Meirav shuddered. He looked more like his father whenever he was excited.
“So something amazing happened today? More healings?”
“You won’t believe it. Incredible. No one will think it was possible.” Akish’s face beamed. “I don’t know how he did it. It’s incredible.” The torrent of words stopped suddenly then he frowned.
“Well?” She waited.
“I don’t know he did it but he did.” Meirav looked at her son. He had a quizzical look on his face, but then beamed again. “You won’t believe me, when I tell you.” He smiled as he teased her.
“Of course I will. You were there, not me.. Now, tell me.”
“I don’t know how he did it but he did.” Akish shrugged. “I saw it. My lunch, he took my lunch.” Akish paused again.
“He did what? He took your lunch?” Meirav wondered, was that it, pride he had been generous to this teacher? She waited. There was more here.
“Yes with my lunch. With my lunch. With it he, he fed the crowd.”
The words then struck home. “With my lunch he fed the crowd.” What did the boy mean? How could this be?
‘Tell me again.” She wanted to be sure if she heard correctly.
“I don’t know how, but he did. With what you gave me, he fed the crowd.”
“The whole crowd?” Mierev asked.
“Yes, all of them. I watched. He broke it and broke it and shared it out. Over and over again. I heard someone say it was over five thousand. Five thousand ate my lunch.” Akish was proud, puzzled. He paused again. “Andrew told me it proved this Rabbi was greater than Elijah and Elisha. He is the one, the Messiah.”
“Are you telling me your lunch fed that many?”
“Yes. I don’t know how, but he did.” Akish added, “Andrew said it was a sure sign. He is greater than those prophets who fed a few. We were told those stories in the synagogue last week.”

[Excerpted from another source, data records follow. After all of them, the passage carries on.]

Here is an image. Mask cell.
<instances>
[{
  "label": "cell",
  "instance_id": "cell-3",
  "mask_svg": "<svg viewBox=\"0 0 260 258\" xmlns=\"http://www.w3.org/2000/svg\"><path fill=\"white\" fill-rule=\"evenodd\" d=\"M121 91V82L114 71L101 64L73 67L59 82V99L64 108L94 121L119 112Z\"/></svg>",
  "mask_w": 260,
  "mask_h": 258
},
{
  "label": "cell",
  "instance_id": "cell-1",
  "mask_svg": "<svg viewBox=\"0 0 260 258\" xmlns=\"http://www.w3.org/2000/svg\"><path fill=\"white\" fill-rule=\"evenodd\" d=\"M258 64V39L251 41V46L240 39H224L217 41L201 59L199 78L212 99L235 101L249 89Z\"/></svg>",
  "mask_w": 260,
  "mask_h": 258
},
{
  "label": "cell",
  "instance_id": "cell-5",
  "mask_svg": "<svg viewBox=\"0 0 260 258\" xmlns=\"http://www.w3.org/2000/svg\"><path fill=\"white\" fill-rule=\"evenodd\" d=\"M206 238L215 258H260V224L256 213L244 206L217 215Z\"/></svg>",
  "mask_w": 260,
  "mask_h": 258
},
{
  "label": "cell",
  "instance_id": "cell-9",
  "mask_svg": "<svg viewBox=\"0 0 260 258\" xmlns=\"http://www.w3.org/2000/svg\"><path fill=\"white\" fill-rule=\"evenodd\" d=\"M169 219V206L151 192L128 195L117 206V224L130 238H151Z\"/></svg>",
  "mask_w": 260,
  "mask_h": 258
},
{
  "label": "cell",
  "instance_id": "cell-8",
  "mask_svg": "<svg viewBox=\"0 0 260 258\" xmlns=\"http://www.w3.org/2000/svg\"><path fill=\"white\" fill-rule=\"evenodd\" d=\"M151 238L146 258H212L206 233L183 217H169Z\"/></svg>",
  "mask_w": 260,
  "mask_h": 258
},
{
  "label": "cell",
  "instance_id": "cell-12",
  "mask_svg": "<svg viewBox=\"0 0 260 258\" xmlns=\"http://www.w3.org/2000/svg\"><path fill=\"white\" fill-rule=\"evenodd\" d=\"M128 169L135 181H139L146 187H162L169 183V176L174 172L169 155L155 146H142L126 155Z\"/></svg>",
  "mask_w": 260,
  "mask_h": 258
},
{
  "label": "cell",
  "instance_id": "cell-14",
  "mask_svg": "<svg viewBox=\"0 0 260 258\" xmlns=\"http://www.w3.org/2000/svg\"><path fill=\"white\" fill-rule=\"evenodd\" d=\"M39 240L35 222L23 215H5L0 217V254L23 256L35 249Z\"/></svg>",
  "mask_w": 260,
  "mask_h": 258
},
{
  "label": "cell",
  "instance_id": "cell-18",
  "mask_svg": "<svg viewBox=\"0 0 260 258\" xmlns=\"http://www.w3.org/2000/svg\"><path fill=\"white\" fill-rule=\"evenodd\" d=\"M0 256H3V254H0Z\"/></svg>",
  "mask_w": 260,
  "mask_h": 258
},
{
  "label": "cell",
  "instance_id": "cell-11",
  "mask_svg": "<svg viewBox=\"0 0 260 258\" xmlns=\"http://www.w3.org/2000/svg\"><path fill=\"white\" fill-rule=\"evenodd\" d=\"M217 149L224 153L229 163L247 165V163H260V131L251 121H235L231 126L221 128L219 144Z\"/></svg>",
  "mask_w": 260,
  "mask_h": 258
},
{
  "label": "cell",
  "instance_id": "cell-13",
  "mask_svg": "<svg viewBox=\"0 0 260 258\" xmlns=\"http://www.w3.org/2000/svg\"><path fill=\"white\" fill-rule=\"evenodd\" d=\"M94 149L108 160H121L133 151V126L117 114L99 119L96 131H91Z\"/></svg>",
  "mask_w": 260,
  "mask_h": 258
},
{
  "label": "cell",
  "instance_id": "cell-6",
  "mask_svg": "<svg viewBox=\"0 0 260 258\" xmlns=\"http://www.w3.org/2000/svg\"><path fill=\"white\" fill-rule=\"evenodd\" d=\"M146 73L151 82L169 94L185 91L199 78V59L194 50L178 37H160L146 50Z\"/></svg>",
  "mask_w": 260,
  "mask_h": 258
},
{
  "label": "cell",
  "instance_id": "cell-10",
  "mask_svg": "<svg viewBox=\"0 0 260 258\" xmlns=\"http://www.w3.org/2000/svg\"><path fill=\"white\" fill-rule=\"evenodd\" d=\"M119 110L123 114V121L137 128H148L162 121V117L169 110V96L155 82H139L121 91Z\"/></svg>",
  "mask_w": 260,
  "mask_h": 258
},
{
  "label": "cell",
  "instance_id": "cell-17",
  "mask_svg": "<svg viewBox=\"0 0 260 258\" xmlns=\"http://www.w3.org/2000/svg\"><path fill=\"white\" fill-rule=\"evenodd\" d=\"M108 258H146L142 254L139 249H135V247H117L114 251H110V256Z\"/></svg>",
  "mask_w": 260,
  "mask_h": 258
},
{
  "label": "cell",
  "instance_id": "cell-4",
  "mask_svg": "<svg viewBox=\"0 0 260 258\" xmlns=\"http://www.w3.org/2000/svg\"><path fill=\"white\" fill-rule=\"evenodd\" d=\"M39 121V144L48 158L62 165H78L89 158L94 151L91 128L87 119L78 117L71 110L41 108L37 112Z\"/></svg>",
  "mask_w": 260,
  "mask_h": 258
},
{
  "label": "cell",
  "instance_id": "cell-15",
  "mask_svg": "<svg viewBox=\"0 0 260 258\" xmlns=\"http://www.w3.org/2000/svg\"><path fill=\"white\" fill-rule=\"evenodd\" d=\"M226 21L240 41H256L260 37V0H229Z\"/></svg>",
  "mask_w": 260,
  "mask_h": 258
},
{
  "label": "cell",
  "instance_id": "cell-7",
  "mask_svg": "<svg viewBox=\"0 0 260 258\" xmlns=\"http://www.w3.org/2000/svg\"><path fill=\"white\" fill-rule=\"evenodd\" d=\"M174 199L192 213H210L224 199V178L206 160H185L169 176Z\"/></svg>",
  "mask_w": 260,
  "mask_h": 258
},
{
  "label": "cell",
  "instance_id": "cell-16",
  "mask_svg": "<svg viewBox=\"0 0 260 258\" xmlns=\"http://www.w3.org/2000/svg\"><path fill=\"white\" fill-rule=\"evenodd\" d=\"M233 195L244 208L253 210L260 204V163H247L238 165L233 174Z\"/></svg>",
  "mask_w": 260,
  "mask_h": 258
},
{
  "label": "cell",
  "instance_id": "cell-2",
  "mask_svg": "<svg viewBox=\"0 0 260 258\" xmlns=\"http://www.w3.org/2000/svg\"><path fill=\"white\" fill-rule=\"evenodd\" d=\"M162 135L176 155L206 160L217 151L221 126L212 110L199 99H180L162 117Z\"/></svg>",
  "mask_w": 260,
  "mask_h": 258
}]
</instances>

Meirav could see the wonder, excitement and a new certainty in her boy. She didn’t want to lose him to some wandering preacher. She had heard of John with his wild clothes and wild ways. She had wandered over to the Northern part of the lake with others and seen the crowds.
“What do you mean he is greater than Elijah and Elisha? No one can be greater than those prophets?”
“Elijah fed the widow and her son for two years with the last of her barley grains and a little oil. Elisha fed a hundred with twenty barley cakes.” Don’t you see? He is greater. He fed over five thousand with my five barley cakes and two fish.”
“I don’t know what happened out there.” This was too sudden, too unbelievable for her. “This is too hard to believe.”
“Mother, I was there and I saw. He is greater than any who have come before. He is greater than Moses. The Manna only lasted a day. There were leftovers like Elisha. Twelve baskets full. Twelve.. the number of all the tribes of Israel.” Akish paused. Akish said with certainty. “He is the One. I want to try and follow him.”
Perhaps that is how it went for a young boy years ago. I re-read this story today where Jesus fed a crowd, a young boy’s lunch, a crowd, a miracle that is beyond our experience.
What would you have thought if you were there? Disbelief? Impossible? Incredible? Imposter? A natural explanation? His miracles and His teaching make us have to decide about Him. I don’t know what your take is on that day. How does this story challenge you?
For me, Jesus takes a little and makes it great. He takes what is offered freely and makes it inconceivably wonderful. He is the one of more than enough. He is the one who meets needs head on. He is the one we can come to. What do you think Jesus? Is He The One?